5-Amino-1MQ is an orally bioavailable small molecule (not a peptide) that inhibits nicotinamide N-methyltransferase (NNMT), an enzyme overexpressed in obese white adipose tissue that diverts nicotinamide away from NAD+ production and consumes SAM. By blocking NNMT, it preserves adipocyte NAD+, activating Sirt1 and AMPK to shift fat cells from energy storage toward energy expenditure. All efficacy evidence is preclinical: NNMT knockdown protected mice from diet-induced obesity, and 5-Amino-1MQ reduced fat mass without affecting food intake or lean mass. No human trials exist. User reports (~130) show energy/endurance as the most consistent signal, with polarized fat-loss results — partly explained by chloride-vs-iodide salt potency.

Mechanism
Inhibits NNMT, shifts methyl/NAD metabolism
Clinical Benefits
Fat loss, Metabolic flexibility, Insulin sensitivity
Typical Dose
Cycle Length
Frequency
Synergistic Compounds
25-50mg
4-6 weeks
Daily
NAD+, MOTS-c, L-Carnitine, Reta
At a Glance

At a Glance

Dosage

250–500 mcg subcutaneous daily, or 50–150 mg oral daily (chloride salt preferred).

Protocol

4–6 weeks on, 8–12 weeks off. Morning dosing — the NAD+/mitochondrial activation can disrupt sleep if taken later in the day.

Results timeline

Energy and endurance changes within the first 1–2 weeks; body-composition shifts typically visible at 4–6 weeks for responders.

Side effects

Headaches in the first week (most common), insomnia if dosed in the afternoon/evening, irritability at higher doses — typically resolve with timing adjustment or dose reduction.

Regulatory status

Preclinical research compound. No FDA approval. No human clinical trials published. Novel synthetic small molecule (not a peptide).

Best stacked with

MOTS-c, NAD+ precursors (NMN/NR), GLP-1 agonists (appetite + adipocyte energy expenditure).


Full Artile

Most metabolic compounds target pathways you already know — appetite signaling, growth hormone secretion, fatty acid transport. 5-Amino-1MQ targets an enzyme most people have never heard of: nicotinamide N-methyltransferase (NNMT), a metabolic bottleneck in fat cells that quietly siphons away the raw material the body needs to produce NAD+. It is not a peptide — it is an orally bioavailable small molecule that works at the level of intracellular energy programming in adipose tissue itself.
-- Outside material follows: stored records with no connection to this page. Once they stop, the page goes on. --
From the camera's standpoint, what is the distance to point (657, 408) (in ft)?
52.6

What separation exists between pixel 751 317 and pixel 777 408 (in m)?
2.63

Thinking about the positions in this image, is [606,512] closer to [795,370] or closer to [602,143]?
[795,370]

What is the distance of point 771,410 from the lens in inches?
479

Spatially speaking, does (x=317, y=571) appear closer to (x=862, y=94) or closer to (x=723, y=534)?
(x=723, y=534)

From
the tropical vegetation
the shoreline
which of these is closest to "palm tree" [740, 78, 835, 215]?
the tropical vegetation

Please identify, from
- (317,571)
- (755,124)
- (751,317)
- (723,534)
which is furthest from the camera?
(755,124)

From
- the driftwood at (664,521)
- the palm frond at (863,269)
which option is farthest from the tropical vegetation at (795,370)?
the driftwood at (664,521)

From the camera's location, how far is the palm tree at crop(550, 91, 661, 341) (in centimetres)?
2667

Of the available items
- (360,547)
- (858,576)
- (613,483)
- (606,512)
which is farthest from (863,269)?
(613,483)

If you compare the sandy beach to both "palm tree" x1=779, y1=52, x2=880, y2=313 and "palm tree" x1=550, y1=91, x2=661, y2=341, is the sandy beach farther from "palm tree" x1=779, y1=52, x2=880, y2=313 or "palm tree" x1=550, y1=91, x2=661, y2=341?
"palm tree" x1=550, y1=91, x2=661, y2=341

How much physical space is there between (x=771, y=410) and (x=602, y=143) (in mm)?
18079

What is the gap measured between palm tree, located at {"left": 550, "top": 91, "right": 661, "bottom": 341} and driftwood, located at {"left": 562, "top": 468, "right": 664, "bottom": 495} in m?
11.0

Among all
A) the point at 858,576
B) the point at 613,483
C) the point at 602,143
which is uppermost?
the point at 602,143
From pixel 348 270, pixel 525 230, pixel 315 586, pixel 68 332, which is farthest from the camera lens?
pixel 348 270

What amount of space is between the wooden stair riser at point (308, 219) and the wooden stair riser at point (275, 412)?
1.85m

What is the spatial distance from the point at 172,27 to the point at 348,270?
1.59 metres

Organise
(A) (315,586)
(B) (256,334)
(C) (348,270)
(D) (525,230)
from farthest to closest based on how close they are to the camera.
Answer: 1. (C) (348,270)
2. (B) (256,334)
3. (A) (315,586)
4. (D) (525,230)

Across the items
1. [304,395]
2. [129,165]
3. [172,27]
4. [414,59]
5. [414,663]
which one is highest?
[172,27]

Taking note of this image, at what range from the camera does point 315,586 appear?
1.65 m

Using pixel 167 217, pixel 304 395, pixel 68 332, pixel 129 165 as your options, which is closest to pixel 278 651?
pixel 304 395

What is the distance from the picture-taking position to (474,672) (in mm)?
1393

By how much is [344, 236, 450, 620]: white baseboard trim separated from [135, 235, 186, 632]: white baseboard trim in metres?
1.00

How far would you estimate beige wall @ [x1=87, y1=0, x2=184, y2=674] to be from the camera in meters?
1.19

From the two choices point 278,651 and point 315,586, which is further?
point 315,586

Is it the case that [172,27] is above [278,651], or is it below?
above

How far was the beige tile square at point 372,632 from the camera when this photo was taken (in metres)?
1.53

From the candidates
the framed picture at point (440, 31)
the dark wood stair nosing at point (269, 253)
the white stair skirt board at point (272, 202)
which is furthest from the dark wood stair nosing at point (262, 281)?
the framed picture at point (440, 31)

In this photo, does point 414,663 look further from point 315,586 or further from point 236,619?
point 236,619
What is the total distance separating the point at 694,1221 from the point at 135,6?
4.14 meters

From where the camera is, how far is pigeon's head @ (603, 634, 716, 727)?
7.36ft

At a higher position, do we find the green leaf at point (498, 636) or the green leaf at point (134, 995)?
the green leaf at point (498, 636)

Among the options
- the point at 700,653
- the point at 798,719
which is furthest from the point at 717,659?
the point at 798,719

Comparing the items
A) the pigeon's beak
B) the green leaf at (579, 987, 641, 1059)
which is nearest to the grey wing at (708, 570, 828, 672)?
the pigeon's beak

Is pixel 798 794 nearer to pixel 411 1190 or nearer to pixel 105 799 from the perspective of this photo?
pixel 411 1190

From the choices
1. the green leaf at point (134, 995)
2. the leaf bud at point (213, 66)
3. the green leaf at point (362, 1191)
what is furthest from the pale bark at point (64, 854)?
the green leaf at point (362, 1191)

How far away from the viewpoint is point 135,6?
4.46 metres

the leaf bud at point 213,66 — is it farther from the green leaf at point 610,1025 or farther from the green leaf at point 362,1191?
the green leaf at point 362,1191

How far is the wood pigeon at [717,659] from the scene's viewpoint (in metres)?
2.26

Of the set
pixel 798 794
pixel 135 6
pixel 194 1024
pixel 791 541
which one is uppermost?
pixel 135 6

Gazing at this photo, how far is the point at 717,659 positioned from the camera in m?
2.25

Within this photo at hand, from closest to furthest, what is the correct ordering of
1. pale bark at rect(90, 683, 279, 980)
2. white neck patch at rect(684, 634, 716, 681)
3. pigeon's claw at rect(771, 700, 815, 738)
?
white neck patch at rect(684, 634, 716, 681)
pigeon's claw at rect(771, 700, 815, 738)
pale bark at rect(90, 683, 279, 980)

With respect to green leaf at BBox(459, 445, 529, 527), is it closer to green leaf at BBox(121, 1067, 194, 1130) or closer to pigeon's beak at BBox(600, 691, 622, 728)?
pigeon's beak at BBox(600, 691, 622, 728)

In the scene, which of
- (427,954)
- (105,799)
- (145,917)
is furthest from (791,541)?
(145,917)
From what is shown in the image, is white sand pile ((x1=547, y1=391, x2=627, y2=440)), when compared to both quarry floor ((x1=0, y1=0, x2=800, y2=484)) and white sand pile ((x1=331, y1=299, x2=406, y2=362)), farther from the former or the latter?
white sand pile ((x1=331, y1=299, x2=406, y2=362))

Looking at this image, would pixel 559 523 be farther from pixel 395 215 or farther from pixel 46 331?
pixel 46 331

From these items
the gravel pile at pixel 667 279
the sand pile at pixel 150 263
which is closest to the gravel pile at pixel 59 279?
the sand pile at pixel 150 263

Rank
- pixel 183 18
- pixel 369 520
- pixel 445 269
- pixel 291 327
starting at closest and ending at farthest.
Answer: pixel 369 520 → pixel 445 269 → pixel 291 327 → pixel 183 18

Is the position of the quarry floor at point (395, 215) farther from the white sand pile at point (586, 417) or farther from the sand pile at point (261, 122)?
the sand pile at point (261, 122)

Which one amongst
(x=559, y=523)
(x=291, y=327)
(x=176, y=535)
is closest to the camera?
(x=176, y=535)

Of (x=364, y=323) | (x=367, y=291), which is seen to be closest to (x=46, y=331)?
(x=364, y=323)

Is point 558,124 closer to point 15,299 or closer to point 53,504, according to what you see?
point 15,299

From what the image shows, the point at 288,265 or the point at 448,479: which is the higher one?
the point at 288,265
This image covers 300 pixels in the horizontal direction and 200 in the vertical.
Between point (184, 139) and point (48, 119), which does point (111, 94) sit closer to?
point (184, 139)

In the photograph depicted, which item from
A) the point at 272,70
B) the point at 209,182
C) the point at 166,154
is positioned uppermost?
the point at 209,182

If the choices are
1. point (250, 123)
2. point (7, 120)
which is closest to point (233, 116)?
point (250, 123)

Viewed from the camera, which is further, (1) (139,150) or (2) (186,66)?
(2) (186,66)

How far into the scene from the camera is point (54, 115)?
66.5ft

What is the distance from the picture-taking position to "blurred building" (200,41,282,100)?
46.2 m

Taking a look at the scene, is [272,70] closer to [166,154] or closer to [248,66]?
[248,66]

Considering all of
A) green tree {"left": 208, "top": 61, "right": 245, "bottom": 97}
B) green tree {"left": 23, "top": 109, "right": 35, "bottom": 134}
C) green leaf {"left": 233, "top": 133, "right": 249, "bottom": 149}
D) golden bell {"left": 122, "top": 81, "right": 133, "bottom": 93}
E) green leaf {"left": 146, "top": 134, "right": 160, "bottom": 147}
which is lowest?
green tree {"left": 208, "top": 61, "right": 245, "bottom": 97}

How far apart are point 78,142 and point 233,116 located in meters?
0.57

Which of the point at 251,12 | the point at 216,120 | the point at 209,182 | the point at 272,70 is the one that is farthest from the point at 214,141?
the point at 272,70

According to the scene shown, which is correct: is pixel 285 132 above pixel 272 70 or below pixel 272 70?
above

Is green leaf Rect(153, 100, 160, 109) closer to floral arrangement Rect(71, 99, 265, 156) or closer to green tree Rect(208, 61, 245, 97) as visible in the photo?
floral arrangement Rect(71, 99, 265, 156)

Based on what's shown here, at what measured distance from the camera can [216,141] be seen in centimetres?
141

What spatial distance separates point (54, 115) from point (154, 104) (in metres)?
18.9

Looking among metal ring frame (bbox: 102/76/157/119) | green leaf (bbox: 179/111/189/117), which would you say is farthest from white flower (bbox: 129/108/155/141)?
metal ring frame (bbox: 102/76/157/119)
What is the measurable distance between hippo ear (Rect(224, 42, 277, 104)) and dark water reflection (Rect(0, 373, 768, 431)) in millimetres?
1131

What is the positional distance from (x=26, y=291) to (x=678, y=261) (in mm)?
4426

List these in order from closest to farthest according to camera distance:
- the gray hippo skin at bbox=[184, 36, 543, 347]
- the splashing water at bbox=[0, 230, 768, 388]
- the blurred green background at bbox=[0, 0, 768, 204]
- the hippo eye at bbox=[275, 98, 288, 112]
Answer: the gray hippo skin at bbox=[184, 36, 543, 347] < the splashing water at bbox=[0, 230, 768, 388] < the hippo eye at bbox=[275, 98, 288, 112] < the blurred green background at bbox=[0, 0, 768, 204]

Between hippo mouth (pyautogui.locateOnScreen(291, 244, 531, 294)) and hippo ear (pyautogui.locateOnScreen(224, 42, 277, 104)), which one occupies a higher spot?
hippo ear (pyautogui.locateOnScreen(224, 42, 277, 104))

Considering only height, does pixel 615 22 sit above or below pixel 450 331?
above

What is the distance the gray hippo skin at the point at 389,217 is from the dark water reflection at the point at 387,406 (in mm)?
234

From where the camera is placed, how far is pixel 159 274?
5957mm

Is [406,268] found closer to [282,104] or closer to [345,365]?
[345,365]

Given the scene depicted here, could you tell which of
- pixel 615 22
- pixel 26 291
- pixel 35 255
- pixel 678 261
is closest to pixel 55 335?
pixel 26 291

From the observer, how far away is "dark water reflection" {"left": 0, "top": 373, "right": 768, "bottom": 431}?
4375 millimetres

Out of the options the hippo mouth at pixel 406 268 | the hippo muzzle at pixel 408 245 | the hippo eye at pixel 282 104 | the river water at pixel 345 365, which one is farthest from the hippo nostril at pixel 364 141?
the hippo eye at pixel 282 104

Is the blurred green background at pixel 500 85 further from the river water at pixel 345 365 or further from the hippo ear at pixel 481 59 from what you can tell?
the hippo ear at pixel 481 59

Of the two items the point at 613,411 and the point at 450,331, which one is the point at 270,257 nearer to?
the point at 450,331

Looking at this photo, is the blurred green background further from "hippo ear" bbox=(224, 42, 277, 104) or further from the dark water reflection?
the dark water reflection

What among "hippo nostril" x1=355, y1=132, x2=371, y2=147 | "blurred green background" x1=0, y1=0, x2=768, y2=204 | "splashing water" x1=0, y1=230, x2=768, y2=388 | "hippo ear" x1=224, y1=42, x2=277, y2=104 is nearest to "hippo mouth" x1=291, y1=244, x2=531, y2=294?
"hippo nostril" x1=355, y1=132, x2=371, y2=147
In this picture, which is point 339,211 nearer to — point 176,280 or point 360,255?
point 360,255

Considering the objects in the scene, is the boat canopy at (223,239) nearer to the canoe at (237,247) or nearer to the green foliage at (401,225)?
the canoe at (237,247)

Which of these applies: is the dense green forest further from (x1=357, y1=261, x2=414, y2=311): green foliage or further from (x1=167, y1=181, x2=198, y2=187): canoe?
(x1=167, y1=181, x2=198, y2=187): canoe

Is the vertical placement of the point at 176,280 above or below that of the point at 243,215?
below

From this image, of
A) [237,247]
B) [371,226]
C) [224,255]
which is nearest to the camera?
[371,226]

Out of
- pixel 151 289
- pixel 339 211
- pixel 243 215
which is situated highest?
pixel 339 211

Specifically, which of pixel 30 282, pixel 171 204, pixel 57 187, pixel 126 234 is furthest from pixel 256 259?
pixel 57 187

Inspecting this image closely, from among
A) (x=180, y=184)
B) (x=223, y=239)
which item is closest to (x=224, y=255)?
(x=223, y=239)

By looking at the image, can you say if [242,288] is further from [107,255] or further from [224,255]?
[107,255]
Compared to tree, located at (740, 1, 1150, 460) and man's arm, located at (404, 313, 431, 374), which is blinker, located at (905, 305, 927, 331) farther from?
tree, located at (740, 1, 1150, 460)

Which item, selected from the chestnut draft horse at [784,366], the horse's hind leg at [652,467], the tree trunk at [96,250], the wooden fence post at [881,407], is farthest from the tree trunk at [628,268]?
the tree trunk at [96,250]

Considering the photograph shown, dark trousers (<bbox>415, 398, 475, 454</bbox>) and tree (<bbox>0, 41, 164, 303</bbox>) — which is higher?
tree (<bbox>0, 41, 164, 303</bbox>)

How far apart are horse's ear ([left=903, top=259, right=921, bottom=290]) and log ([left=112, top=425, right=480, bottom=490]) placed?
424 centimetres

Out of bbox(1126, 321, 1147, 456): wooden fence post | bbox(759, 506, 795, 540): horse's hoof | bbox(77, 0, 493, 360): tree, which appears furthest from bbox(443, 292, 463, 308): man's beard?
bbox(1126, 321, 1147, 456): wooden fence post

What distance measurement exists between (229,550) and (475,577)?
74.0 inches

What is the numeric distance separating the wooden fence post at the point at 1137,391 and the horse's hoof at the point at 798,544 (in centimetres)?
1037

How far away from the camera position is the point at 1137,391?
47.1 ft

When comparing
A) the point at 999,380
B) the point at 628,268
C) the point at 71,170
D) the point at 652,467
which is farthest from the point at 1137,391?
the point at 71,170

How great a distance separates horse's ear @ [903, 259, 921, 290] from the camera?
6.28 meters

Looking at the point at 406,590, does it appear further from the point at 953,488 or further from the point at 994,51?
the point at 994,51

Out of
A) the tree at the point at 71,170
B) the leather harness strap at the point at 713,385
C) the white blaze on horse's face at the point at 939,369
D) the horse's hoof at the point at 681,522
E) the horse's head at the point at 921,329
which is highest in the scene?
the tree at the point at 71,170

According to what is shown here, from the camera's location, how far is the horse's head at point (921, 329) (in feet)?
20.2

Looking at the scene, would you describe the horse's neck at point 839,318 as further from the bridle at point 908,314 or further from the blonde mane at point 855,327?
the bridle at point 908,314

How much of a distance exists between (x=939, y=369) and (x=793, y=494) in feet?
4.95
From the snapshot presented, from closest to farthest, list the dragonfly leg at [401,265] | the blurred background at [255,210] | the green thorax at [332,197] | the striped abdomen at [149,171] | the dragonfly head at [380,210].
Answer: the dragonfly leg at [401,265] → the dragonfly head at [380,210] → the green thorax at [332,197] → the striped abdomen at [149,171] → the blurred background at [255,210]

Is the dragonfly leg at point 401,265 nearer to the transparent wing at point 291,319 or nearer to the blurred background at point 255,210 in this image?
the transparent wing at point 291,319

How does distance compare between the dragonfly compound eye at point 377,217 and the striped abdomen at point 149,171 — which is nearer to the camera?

All current evidence is preclinical. In diet-induced obesity mice, NNMT knockdown conferred resistance to obesity without affecting food intake or lean mass. 5-Amino-1MQ specifically reduced body weight and fat mass through increased adipocyte energy expenditure. No human clinical trials have been published. What does exist is a growing body of user reports — roughly 130 across Reddit threads — showing polarized but informative results: energy and endurance improvements are the most consistent positive signal, fat-loss outcomes vary sharply by user profile, and the salt form of the compound may explain many "it didn't work" reports.


What Is 5-Amino-1MQ?


5-Amino-1MQ (5-amino-1-methylquinolinium) is a small-molecule inhibitor of NNMT. It is not a peptide — it is a synthetic compound with molecular formula C10H12N2O and molecular weight 176.21 g/mol. By blocking NNMT in adipose tissue, it prevents the enzyme from diverting nicotinamide away from the NAD+ salvage pathway, preserving a key substrate for cellular energy production in fat cells. Unlike most recomposition compounds, which are peptides requiring subcutaneous injection, it is orally bioavailable: it crosses the cell membrane and directly inhibits a cytosolic enzyme. NNMT only emerged as a serious metabolic target in the last decade — a landmark 2014 Nature study identified it as a key regulator of adipocyte energy balance.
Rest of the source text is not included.